• **TASK STATEMENT**:
Your task is to copy each line of the material below that includes "Gbps".

• **PROVIDED RECORDS**:
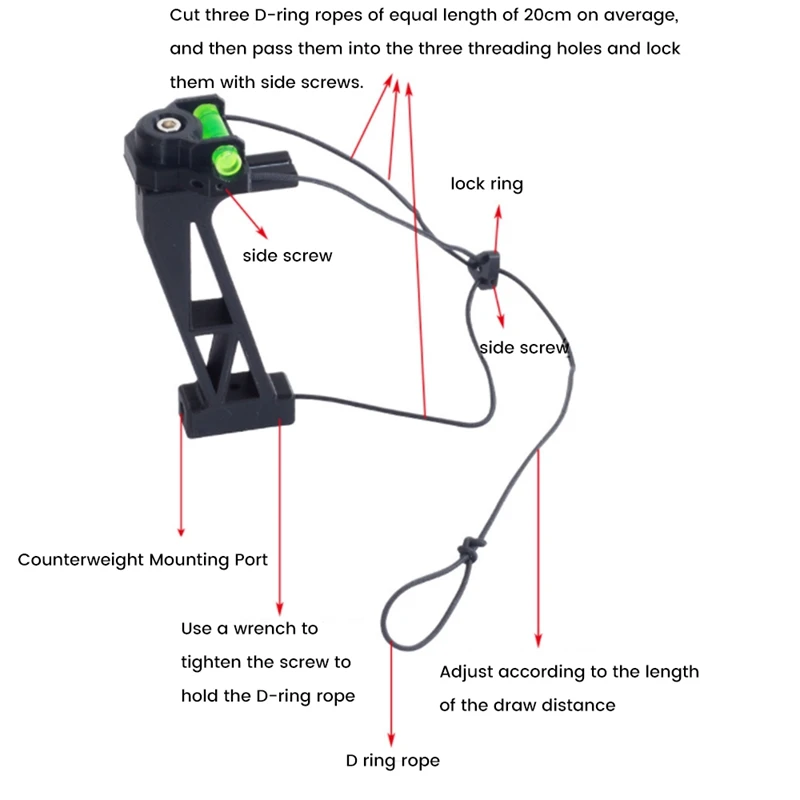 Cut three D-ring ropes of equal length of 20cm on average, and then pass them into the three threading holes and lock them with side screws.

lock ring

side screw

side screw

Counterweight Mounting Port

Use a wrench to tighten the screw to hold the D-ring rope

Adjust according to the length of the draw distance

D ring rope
==
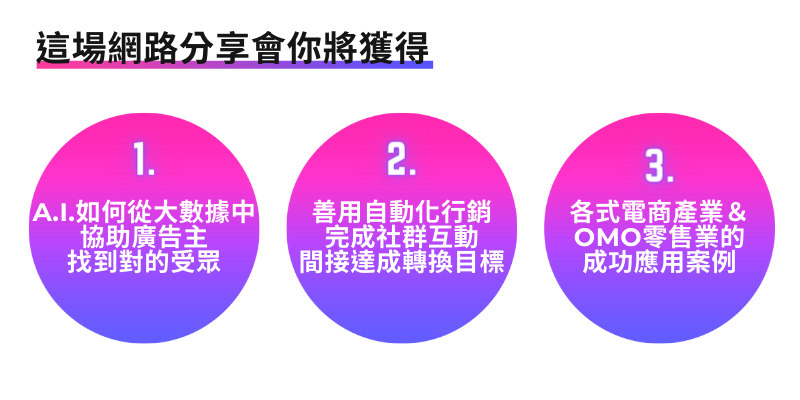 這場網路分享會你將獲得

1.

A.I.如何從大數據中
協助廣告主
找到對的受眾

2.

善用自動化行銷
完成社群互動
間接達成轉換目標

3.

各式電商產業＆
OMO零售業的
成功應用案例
...
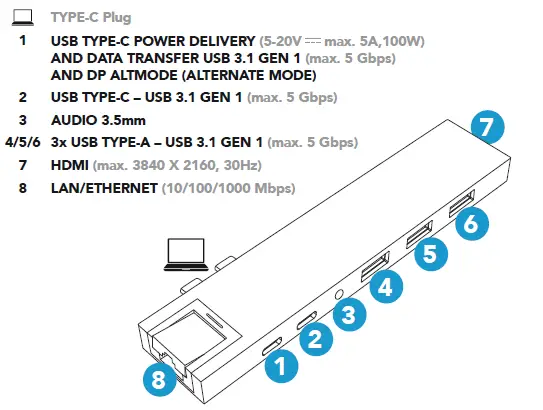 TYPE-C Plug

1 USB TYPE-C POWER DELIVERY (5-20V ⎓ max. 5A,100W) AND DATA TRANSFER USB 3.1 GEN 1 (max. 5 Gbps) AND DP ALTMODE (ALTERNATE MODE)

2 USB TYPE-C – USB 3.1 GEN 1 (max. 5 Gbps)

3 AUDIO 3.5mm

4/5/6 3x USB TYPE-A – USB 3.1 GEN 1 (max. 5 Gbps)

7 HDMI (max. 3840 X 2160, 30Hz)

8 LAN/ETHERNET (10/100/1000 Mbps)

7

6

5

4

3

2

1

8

• **ANSWER BOX**:
1 USB TYPE-C POWER DELIVERY (5-20V ⎓ max. 5A,100W) AND DATA TRANSFER USB 3.1 GEN 1 (max. 5 Gbps) AND DP ALTMODE (ALTERNATE MODE)
2 USB TYPE-C – USB 3.1 GEN 1 (max. 5 Gbps)
4/5/6 3x USB TYPE-A – USB 3.1 GEN 1 (max. 5 Gbps)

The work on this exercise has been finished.